I came away from my Mclean Bible Church site visit in much the same way I came away from my reading of Joel Osteen’s “Your Best Life Now.”  Meaning, I found in it more that was graceful and good than I'd expected. The essential teachings of Jesus were there, up to a point, most likely in enough quantity that lives are being transformed and conformed to His grace. Westboro Baptist it most certainly is not.
It skillfully uses the tools of the marketplace, it has wildly succeeded according to the terms of the marketplace.

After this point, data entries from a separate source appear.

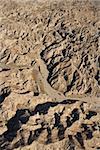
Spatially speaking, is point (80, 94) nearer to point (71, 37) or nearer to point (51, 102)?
point (51, 102)

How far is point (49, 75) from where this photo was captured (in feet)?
111

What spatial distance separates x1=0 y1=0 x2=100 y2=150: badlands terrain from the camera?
27594 mm

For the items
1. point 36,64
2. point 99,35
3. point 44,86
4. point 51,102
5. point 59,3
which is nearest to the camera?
point 51,102

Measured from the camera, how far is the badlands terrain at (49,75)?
27594 mm

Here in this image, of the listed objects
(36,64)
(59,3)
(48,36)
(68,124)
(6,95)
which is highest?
(59,3)

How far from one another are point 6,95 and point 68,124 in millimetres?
5398

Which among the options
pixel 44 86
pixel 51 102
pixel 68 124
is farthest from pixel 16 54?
pixel 68 124

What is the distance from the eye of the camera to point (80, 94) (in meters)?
32.4

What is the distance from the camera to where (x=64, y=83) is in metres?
33.1

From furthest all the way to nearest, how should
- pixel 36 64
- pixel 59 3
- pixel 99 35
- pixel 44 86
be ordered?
pixel 59 3 < pixel 99 35 < pixel 36 64 < pixel 44 86

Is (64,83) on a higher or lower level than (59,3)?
lower

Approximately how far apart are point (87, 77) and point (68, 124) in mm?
6280

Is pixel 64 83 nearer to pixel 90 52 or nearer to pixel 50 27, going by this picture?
pixel 90 52

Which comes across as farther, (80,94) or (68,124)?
(80,94)
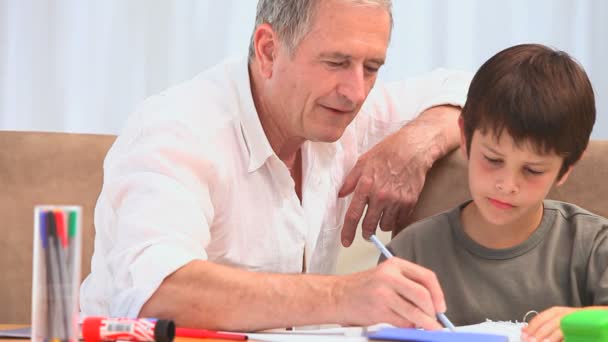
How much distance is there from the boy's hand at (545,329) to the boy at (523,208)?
0.86 ft

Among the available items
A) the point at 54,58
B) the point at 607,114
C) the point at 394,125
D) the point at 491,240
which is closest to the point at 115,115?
the point at 54,58

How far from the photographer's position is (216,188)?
156 centimetres

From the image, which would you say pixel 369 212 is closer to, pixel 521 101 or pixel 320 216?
pixel 320 216

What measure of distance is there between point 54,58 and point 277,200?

But...as the early church learned when it conformed itself to the power of the state and reaped worldly prosperity...sometimes that comes with a cost.
And that poses a challenge for the folks who yearn for communities that are more intimate, that are more organic, that are less visible manifestations of material success.
It’s easy to look to such a congregation, and assume that this is goal.  Here, thousands upon thousands, getting exactly what they want.  Here, the message of the Gospel is being spread with the precision and efficiency of a rapidly spreading new franchise.
What ground do we have to stand on, if we want to offer something very, very different?
For that, let’s look to where scripture offers us theologies of intimacy, and the spirituality of the small.


LINK TO CHAPTER FIVE


QUESTIONS FOR REFLECTION AND DISCUSSION:

  1. What is the largest congregation or faith community you’ve ever participated in?  Share with one another what that experience was like.
  2. Large congregations, in order to engage membership and sustain relationships, often create smaller communities within themselves.  What are some examples you can think of/imagine?  How are those “little churches in the big church” different from a free-standing small community?
  3. What are some of the benefits of a larger faith gathering?  What are the weaknesses?
  4. One observation made during the site-visit/participant observer case study laid out in this chapter was that every aspect of the life of the megachurch was perfectly, seamlessly choreographed and planned.  Is this appealing?  If so, why?  If not, why not?